# Documentation of the project Interaction by Facial Expressions
**Group members:** Lea Krawczyk, Thi Mai Linh Nguyen, Sebastian Vittinghoff

# Eye Detection with Dlib (06.12.2023)

## Changing the goal
Before our goal was to use facial expressions as well as gestures to navigate our application. After being given some feedback we decided to focus only on the facial expressions and make our application hands free.

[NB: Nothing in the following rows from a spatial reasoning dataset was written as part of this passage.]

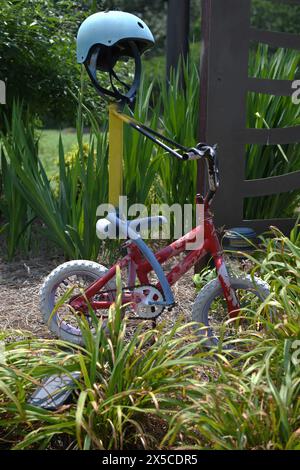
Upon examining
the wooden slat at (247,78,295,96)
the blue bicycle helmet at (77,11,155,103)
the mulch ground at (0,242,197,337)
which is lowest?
the mulch ground at (0,242,197,337)

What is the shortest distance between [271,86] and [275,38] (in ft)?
0.85

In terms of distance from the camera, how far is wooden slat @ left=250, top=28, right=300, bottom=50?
4.01 metres

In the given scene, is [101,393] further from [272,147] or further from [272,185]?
[272,147]

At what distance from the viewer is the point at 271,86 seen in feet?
13.4

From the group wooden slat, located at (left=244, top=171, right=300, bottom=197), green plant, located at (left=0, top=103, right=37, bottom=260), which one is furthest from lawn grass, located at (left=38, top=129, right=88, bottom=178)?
wooden slat, located at (left=244, top=171, right=300, bottom=197)

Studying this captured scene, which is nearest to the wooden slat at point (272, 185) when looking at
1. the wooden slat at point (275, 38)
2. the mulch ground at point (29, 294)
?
the mulch ground at point (29, 294)

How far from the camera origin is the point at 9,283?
161 inches

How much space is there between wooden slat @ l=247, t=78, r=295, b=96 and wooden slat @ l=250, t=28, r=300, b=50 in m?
0.20

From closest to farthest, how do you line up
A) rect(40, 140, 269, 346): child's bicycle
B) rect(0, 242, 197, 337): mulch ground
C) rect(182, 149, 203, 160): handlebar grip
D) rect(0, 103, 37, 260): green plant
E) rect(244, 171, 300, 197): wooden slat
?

This helped us to narrow down our focus. 
We began researching what can be achieved by only using the face and wether there are any standards for using facial expressions for navigation.

## Research results
We started a generally researching standards for hands free applications. We did not find a universal gesture/facial expression guideline for navigation, however we found a few examples of hands free applications.  
The first idea we came across, because he is a professor at our university was [hands free coding via voice control by Wolfram Wingerath](https://vsis-www.informatik.uni-hamburg.de/getDoc.php/publications/642/2021-ix-wingerath-handsfree-coding.pdf). This article states, that even though there is voice control or rather a dictation function on most of our devices it is often disregarded as a special "fun" feature, even though it is essential to a group of people.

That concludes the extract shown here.